Prove $\cos ^{-1} \frac{12}{13}+\sin ^{-1} \frac{3}{5}=\sin ^{-1} \frac{56}{65}$

(A) Let $\sin ^{-1} \frac{3}{5}=x$. Then,$\sin x=\frac{3}{5} \Rightarrow \cos x=\sqrt{1-\left(\frac{3}{5}\right)^{2}}=\sqrt{\frac{16}{25}}=\frac{4}{5}$.
$\therefore \tan x=\frac{3}{4} \Rightarrow x=\tan ^{-1} \frac{3}{4}$.
$\therefore \sin ^{-1} \frac{3}{5}=\tan ^{-1} \frac{3}{4} \dots(1)$.

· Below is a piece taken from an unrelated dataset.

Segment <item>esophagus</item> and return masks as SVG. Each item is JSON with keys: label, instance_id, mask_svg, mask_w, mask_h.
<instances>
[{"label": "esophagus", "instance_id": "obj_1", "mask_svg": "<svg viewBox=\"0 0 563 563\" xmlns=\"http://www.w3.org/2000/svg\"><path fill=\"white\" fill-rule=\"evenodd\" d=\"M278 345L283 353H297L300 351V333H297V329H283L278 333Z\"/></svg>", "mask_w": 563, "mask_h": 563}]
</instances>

Now,let $\cos ^{-1} \frac{12}{13}=y$. Then,$\cos y=\frac{12}{13} \Rightarrow \sin y=\sqrt{1-\left(\frac{12}{13}\right)^{2}}=\sqrt{\frac{25}{169}}=\frac{5}{13}$.
$\therefore \tan y=\frac{5}{12} \Rightarrow y=\tan ^{-1} \frac{5}{12}$.
$\therefore \cos ^{-1} \frac{12}{13}=\tan ^{-1} \frac{5}{12} \dots(2)$.
Now,consider the $L$.$H$.$S$: $\cos ^{-1} \frac{12}{13}+\sin ^{-1} \frac{3}{5}$.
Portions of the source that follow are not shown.